At the identical time, the embed tool may even makes it easier for Getty to trace non-commercial uses of its images, and the users who benefit from the company’s offer of free images. Under the terms of use, Getty reserves the proper to gather data from embed tool users, and push ads throughout the embed viewer without compensation to users. (The terms of use prohibit commercial uses, that are defined by example, and include advertising, promotions, merchandising, endorsements, and sponsorships.)
By making images free to non-commercial users, Getty also sidesteps the problem and fees of pursuing copyright violations by those who use images in blogs and social media without permission. Such violations are rampant, and the legal costs of pursuing them usually outweigh the returns. Moreover, companies are reluctant to sue potential customers.

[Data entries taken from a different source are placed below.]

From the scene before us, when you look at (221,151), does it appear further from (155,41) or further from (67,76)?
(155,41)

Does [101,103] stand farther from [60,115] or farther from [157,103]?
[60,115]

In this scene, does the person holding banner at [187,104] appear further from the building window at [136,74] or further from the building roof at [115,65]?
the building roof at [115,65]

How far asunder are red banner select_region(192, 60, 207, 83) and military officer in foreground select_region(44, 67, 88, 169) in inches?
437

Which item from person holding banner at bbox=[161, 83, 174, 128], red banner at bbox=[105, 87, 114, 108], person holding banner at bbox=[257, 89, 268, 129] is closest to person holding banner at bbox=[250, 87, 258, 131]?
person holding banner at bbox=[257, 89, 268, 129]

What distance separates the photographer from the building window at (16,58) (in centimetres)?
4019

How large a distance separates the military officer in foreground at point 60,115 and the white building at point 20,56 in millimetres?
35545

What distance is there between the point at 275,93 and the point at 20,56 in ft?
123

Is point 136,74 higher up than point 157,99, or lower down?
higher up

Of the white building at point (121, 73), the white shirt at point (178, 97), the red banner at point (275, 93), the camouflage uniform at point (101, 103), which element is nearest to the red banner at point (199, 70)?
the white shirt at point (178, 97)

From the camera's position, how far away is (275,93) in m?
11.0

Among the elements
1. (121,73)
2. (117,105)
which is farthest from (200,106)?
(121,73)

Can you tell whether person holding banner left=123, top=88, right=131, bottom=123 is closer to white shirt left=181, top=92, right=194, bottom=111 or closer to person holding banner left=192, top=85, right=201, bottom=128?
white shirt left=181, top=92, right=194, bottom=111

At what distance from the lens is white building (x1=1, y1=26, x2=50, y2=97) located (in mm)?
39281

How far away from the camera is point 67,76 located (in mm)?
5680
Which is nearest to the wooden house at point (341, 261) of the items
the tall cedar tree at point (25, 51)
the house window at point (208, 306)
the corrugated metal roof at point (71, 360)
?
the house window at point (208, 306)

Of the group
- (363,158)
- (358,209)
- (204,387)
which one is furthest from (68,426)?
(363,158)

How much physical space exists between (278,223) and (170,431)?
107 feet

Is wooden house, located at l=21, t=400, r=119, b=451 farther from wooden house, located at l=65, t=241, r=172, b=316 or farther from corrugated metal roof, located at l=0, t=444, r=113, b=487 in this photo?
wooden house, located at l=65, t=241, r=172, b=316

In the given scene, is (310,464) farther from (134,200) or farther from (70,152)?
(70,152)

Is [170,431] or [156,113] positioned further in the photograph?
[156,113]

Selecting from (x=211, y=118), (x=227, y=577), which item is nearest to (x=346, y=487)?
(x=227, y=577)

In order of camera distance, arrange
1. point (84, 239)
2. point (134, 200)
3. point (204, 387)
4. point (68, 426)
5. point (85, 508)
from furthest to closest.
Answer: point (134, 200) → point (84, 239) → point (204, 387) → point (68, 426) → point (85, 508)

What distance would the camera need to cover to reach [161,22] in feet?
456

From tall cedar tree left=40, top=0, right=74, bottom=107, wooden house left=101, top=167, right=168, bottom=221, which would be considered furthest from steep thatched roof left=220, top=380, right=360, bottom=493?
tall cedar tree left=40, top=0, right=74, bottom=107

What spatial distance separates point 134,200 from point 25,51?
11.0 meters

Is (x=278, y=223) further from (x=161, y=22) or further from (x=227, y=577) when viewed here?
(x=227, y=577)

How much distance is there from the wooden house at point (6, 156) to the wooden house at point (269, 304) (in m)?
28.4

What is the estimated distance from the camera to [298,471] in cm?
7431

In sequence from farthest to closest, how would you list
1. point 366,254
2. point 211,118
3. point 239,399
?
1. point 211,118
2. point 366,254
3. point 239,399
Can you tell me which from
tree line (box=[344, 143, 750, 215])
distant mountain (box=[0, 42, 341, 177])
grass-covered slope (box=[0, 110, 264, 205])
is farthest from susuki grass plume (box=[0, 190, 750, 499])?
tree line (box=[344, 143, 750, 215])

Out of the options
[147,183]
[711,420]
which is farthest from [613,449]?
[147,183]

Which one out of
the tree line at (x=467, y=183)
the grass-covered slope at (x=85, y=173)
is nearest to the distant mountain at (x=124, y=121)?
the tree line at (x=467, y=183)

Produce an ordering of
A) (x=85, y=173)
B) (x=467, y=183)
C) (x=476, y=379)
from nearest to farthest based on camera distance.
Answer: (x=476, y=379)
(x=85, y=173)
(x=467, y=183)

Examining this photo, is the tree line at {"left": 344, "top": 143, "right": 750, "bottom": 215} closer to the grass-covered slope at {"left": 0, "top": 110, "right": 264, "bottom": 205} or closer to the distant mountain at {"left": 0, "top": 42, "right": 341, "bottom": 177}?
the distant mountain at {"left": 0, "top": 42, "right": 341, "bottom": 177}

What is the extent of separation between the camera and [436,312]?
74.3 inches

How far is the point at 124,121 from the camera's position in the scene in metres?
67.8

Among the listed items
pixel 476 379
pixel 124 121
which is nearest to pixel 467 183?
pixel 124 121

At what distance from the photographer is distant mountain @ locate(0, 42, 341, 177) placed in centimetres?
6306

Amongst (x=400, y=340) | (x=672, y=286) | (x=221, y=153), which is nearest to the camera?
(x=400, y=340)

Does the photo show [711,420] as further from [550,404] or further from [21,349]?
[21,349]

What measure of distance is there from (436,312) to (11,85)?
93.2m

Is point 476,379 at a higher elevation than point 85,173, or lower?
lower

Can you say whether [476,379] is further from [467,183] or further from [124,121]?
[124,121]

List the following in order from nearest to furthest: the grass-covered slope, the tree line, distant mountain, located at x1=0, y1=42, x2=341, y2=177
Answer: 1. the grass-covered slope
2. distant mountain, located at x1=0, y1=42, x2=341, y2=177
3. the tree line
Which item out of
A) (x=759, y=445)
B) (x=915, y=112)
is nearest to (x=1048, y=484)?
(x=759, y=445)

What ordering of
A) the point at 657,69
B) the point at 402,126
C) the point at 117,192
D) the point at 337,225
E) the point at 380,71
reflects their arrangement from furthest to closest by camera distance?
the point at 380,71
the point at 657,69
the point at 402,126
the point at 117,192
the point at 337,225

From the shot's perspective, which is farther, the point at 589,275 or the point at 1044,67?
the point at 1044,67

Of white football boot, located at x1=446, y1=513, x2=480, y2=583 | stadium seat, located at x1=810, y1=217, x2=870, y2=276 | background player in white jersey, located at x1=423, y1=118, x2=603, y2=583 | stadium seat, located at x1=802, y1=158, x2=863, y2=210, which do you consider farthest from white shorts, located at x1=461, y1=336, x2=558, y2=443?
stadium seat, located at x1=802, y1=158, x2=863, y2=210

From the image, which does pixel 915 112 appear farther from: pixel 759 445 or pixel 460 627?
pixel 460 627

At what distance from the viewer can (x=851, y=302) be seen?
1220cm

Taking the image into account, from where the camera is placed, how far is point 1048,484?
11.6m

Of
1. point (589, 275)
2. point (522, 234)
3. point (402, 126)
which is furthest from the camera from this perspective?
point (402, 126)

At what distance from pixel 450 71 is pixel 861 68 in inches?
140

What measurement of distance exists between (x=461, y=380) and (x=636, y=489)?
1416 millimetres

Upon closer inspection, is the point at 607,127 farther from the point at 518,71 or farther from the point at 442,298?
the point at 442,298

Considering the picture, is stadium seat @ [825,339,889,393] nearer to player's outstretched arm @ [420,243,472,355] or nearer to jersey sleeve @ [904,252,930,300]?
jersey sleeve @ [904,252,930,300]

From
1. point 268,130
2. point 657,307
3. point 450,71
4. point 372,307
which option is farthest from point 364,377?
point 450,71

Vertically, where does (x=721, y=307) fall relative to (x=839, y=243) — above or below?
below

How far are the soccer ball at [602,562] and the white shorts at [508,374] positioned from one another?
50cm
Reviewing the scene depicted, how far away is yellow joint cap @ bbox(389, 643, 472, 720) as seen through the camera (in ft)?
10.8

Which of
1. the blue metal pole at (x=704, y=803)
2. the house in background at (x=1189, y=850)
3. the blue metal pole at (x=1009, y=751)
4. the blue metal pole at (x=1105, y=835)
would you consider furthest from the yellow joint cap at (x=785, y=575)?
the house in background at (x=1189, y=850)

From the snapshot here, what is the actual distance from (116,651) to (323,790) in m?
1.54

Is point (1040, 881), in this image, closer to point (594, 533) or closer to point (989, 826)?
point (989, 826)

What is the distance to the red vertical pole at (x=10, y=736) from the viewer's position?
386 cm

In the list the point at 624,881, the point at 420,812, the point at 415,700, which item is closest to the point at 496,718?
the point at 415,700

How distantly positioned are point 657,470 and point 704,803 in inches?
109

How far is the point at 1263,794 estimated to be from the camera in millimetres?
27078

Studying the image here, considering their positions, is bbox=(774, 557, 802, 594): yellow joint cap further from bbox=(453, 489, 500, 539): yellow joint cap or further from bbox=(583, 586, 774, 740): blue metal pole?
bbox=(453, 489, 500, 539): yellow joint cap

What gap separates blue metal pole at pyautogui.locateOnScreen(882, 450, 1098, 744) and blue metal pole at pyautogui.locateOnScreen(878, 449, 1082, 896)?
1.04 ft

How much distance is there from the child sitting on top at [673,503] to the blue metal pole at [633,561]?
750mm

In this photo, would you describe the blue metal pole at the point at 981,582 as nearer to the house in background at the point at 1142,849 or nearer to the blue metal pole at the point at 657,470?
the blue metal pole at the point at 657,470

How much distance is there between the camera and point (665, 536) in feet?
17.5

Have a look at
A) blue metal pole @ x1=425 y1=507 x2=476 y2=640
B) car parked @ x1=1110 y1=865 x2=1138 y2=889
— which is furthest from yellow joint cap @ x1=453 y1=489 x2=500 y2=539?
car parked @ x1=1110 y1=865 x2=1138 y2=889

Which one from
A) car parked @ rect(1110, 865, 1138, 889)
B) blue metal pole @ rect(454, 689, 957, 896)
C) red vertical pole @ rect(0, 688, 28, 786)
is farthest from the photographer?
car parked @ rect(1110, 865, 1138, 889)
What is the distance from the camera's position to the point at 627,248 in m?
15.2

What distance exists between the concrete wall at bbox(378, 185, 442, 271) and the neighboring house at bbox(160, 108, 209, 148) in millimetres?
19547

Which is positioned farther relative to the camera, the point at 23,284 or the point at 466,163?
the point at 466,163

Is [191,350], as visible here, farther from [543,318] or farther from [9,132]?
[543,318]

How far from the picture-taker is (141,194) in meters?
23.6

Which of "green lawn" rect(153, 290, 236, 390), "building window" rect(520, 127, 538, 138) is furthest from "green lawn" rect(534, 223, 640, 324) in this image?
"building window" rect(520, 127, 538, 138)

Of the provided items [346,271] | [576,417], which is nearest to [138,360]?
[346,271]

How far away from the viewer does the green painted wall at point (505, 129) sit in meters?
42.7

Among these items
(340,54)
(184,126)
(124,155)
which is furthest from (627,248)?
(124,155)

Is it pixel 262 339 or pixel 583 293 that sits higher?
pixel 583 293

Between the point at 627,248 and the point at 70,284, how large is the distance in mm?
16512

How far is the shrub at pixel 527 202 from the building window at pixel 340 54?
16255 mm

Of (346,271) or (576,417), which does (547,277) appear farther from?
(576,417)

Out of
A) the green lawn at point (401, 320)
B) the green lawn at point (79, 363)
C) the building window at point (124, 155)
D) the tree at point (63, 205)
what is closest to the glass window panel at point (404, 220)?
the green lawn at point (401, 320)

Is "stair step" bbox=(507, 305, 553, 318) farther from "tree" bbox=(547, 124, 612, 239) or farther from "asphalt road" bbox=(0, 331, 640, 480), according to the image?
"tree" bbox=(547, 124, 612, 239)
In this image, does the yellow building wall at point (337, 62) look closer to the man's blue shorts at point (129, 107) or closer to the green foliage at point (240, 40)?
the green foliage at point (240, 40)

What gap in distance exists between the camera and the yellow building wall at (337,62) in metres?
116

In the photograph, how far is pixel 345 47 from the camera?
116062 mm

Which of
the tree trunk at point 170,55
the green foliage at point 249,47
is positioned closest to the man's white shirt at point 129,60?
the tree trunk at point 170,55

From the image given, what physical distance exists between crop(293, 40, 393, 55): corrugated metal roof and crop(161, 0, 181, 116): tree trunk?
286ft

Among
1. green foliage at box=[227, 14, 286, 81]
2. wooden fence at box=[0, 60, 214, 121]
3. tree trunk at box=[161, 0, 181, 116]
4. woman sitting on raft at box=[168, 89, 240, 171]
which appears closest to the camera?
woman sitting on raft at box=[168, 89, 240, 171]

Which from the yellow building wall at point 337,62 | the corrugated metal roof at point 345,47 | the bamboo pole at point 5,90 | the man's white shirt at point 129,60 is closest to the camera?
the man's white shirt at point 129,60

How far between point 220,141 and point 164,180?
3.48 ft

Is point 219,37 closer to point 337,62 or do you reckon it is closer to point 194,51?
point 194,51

But Getty’s decision to open up its archive to non-commercial users at no cost could undermine years of  effort by photographers and their trade groups to coach the general public about copyright and the legal imperative to hunt permission from copyright owners to make use of images in all cases.
The decision also has implications for the perceived value of pictures. Stock photo prices fell precipitously for years, eventually to prices as little as a dollar, forcing many photographers out of the stock photo business. Now, billions of imagery are shot and uploaded annually by everyone including amateurs, further devaluing images.
Critics may accuse the agency of driving down the price of pictures much more with its embed tool, however the company may only be reacting to the facts at the ground: Images come in totally free everywhere, and Getty’s best opportunity to make cash is to harness non-commercial users to drive sales of business licenses.